WORK TASK A:
Answer these about the forum post on powering an ESP-12 module:
(i) What voltage range does the datasheet give?
(ii) Which diode does the poster propose using for programming?
(iii) What kind of battery does the poster want to boost to 2.6V?
WORK TASK B: Which distinct voltage values appear in the forum post on powering an ESP-12 module?
WORK TASK C: Extend the forum post on powering an ESP-12 module, picking up after its final line.

PASSAGE:
########################################

So just to give a recap of my main question, since I haven't really had any direct answers so far:

  • Can I run an ESP-12 module on a lower voltage, say 2.6V. Datasheet says 2.5 - 3.6V. Again, I'm talking the ESP-12 module by itself, not using 3rd party dev boards that have on-board LDO's.

  • If I can run it at 2.6V, will programming at 3.3V be an issue? Can I just use a 1N4148 pointing away from the ESP's RX pin to the RX_3.3V programming pin?

  • Can I use a single AAA battery and use the boost regulator I linked with Vout = 2.6V? Specifically, will it be able to handle the max current drawn from the ESP-12 during WiFi transmission? If not, any suggestions on what boost reg to use that would have low quiescent current? I'm also assuming that if I can use a single AAA battery and boost it up, then I can use any number of the same AAA's in parallel for larger capacity but same voltage.

Thanks!

  1. Why doubt the datasheet?

########################################

DATA:
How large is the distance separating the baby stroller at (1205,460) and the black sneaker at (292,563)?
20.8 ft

########################################

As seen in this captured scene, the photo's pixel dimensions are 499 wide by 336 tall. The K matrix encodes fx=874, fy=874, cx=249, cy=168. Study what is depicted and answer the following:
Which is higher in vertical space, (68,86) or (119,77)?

########################################

EXERCISE OUTPUT A:
(i) 2.5 - 3.6V
(ii) A 1N4148
(iii) A single AAA battery

EXERCISE OUTPUT B: 2.6V, 2.5V, 3.6V, 3.3V

EXERCISE OUTPUT C:
  2. If you program it, won’t you just connect the 3,3V to Vcc as well (and disconnect the battery)? Otherwise I would simply add a resistor inline with the RX of the ESP to clamp the voltage.

  3. Why boost it right up to the edge then? You don’t give yourself an awful lot of headroom with 2,6V.

And two notes:

  • A ESP (or any WiFi device) is a pretty poor choice for small, long battery life…
  • I would say size wise you’re better of with a small LiPo. For the same energy as a single Alkaline AAAA you just need a ±150mAh pack

androidfanboy:

  • Can I run an ESP-12 module on a lower voltage, say 2.6V. Datasheet says 2.5 - 3.6V. Again, I'm talking the ESP-12 module by itself, not using 3rd party dev boards that have on-board LDO's.

I haven't taken my ESP8266's out of their wrapper yet. However I have several nRF24L01+ modules coupled to Atmega 328 running directly off a pair of AA alkaline cells.

I have had no problem programming the Atmega328s with a USB TTL cable (which may have 5v on its data pins) while the Atmega 328 and the nRF24 are powered from the battery.

...R

Any solution that avoids using the boost converter is the best.
Boost converters arnt very efficient at very low power levels, and short of turning the boost converter off when you dont need it , it will end up using more power than what its powering.

Well, there's no way around it with a AAA battery. Also, as long as Vin isn't that far from Vout it can be > 90% efficient. The Amazon dash button uses a boost reg.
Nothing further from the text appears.